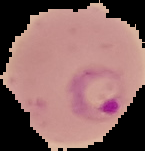

Malaria status: parasitized. Image is 145×151 pixels. From a thin blood film. The area outside the segmented cell region is set to black.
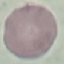
Summary:
  - Malaria status: uninfected
  - Stain: Giemsa
  - Preparation: thin smear
  - Capture: smartphone through the microscope eyepiece
  - Image type: automatically extracted cell patch, resized to 64 × 64 pixels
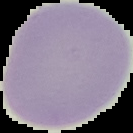

preparation = thin blood film
image type = segmented cell region on a black background
image size = 133×133 pixels
malaria status = uninfected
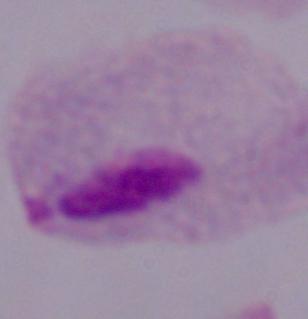 A trichomonad is seen. Captured at 1000x magnification. Micrograph.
State which cell type is depicted.
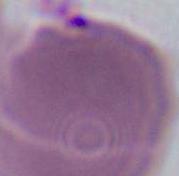

An erythrocyte.

magnification: 1000x
modality: photomicrograph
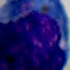

magnification = 1000x
identification = white blood cell
modality = photomicrograph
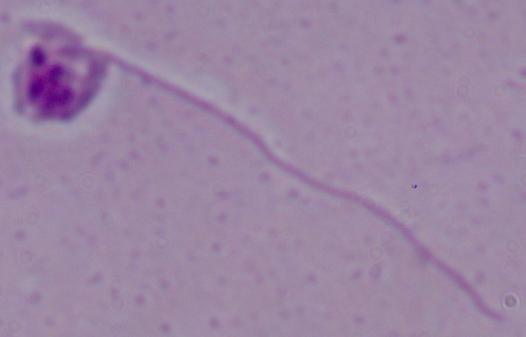

identification = Leishmania
modality = micrograph
magnification = 1000x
Report the malaria status of this cell.
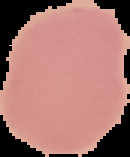
It is uninfected.

{
  "image_type": "segmented cell region with the area outside set to black",
  "preparation": "thin blood smear",
  "image_size": "130×157 pixels"
}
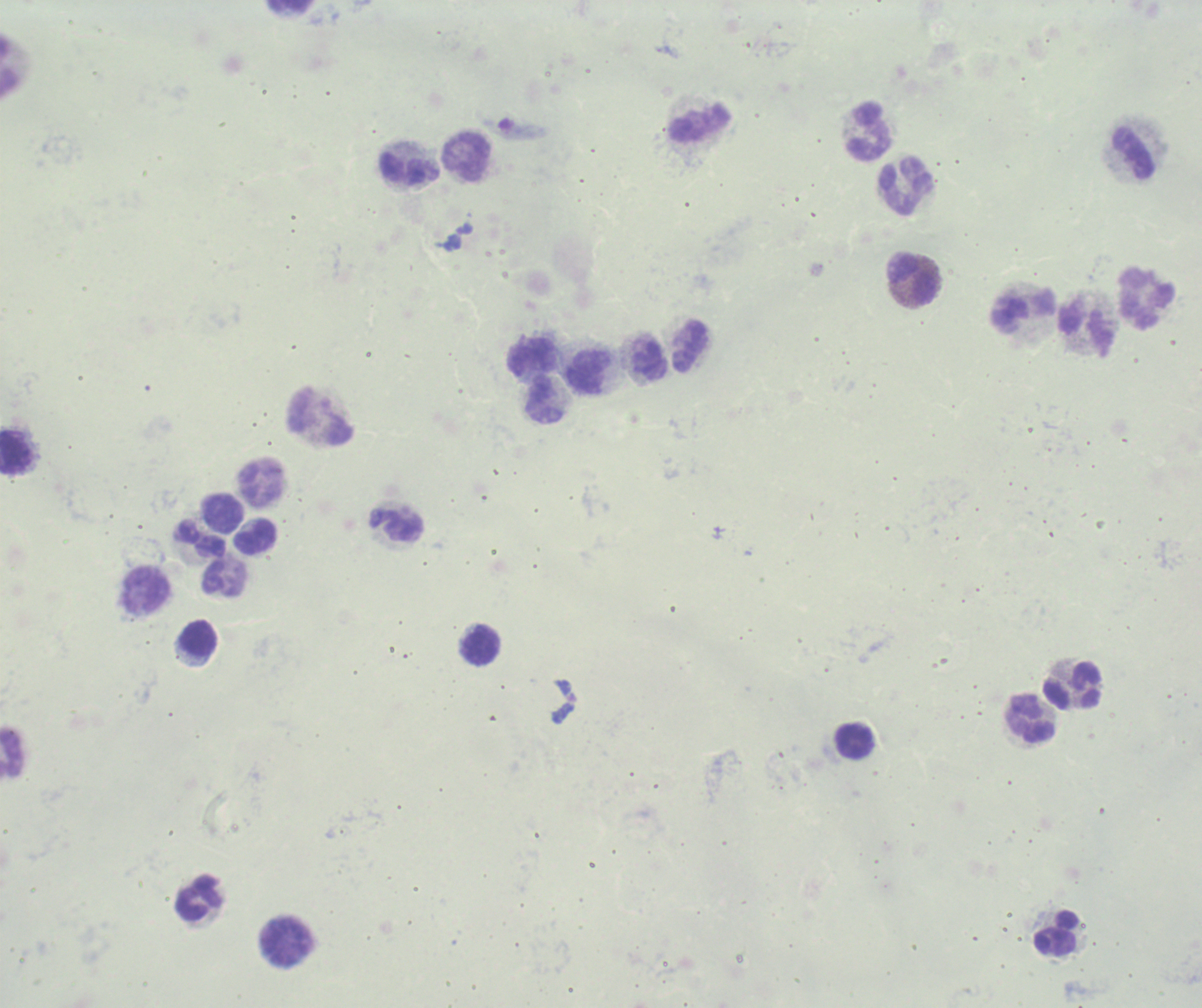

Approximate centers as (x, y) in pixels.
Summary:
  - Leukocyte locations: (699, 123), (870, 131), (1134, 154), (468, 158), (410, 168), (906, 187), (913, 278), (1146, 299), (1025, 313), (1087, 330), (692, 347), (533, 357), (652, 362), (588, 371), (545, 401), (320, 418), (14, 453), (261, 483), (222, 513), (397, 526), (200, 537), (255, 537), (224, 579), (146, 591), (199, 638), (480, 646), (1074, 687), (1029, 719), (854, 741), (12, 754), (199, 899), (1057, 933), (286, 942)
  - Magnification: 100x
  - Field of view: single
  - Context: previously used in a real diagnosis
  - Stain: Romanowsky
  - Result: no malaria parasites detected
  - Image size: 1202×1008 pixels
  - Background quality: unsatisfactory
  - Preparation: thick blood film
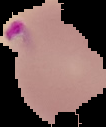
preparation = thin blood film
malaria status = parasitized
image size = 106×127 pixels
image type = segmented cell region with the area outside set to black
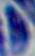 Toxoplasma gondii is seen. Photomicrograph. 1000x magnification.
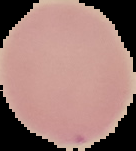

{
  "image_type": "segmented cell region with the area outside set to black",
  "image_size": "136×151 pixels",
  "preparation": "thin blood film",
  "result": "no malaria parasites detected"
}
Mark where platelets are.
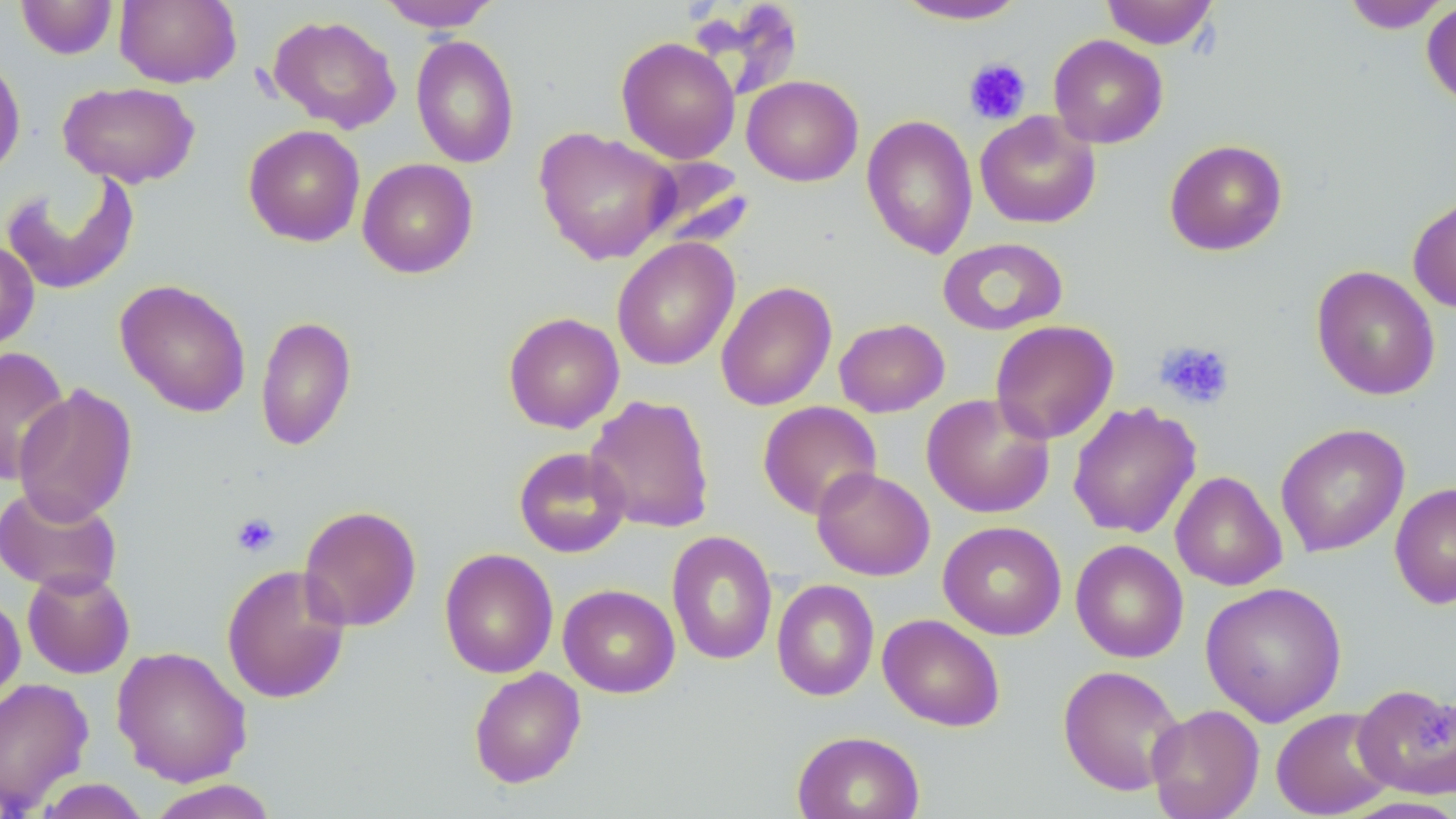

Approximate bounding boxes as [x1, y1, x2, y2] in pixels.
Platelets: [963, 57, 1032, 125], [1155, 340, 1236, 411], [230, 512, 280, 557].

slide-level diagnosis = no evidence of blood parasites
field of view = single
stain = May-Grünwald-Giemsa
uninfected red blood cell locations = approximate bounding boxes as [x1, y1, x2, y2] in pixels: [16, 0, 118, 60], [114, 0, 241, 88], [1099, 0, 1218, 50], [377, 1, 502, 32], [891, 1, 1031, 25], [1340, 1, 1453, 33], [1421, 1, 1456, 110], [267, 14, 402, 133], [410, 34, 520, 169], [1048, 34, 1168, 148], [616, 37, 740, 164], [0, 53, 27, 182], [742, 75, 863, 187], [58, 81, 199, 188], [975, 110, 1101, 229], [859, 114, 1107, 244], [861, 114, 978, 259], [243, 124, 366, 246], [534, 126, 680, 265], [1164, 138, 1288, 256], [637, 157, 755, 253], [357, 158, 478, 278], [1, 170, 141, 296], [1407, 195, 1456, 313], [612, 237, 740, 371], [937, 237, 1068, 336], [0, 240, 39, 353], [1311, 265, 1440, 401], [114, 279, 251, 417], [715, 281, 837, 411], [503, 312, 624, 433], [255, 315, 357, 452], [834, 318, 950, 417], [990, 320, 1119, 443], [1, 345, 70, 486], [13, 383, 138, 525], [921, 393, 1056, 518], [585, 394, 716, 534], [757, 401, 882, 519], [1067, 402, 1201, 539], [1275, 423, 1410, 556], [513, 446, 631, 558], [812, 467, 935, 580], [1170, 470, 1287, 591], [1389, 482, 1456, 610], [0, 485, 123, 596], [298, 504, 422, 632], [938, 520, 1067, 640], [666, 531, 778, 666], [1071, 539, 1189, 663], [440, 548, 558, 679], [221, 563, 351, 704], [21, 568, 135, 679], [771, 579, 879, 701], [1200, 581, 1347, 727], [558, 583, 680, 698], [0, 592, 25, 709], [878, 613, 1005, 731], [111, 645, 252, 786], [1058, 664, 1186, 796], [468, 667, 586, 788], [0, 676, 94, 814], [1353, 684, 1456, 800], [1146, 704, 1264, 819], [1271, 706, 1398, 818], [791, 730, 925, 819], [33, 777, 153, 819], [145, 780, 281, 819], [1336, 795, 1456, 818]
magnification = 1000x
preparation = thin blood smear
image size = 1456×819 pixels
modality = optical microscopy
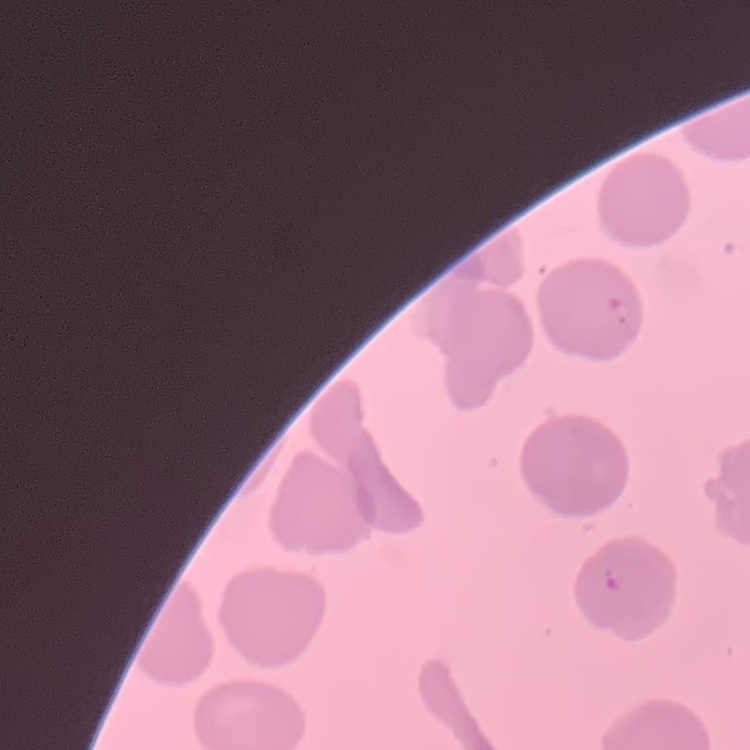
red blood cell morphology = no rouleaux formation
stain = Field's or Giemsa
preparation = thin peripheral smear
image type = square crop of a larger photomicrograph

### Action item
Working through the entries above, copy every line in which "film" is found.

### Solution for this task
Malaria status: parasitized. Image is 145×151 pixels. From a thin blood film. The area outside the segmented cell region is set to black.
preparation = thin blood film
  - Preparation: thick blood film
preparation = thin blood film
  "preparation": "thin blood film",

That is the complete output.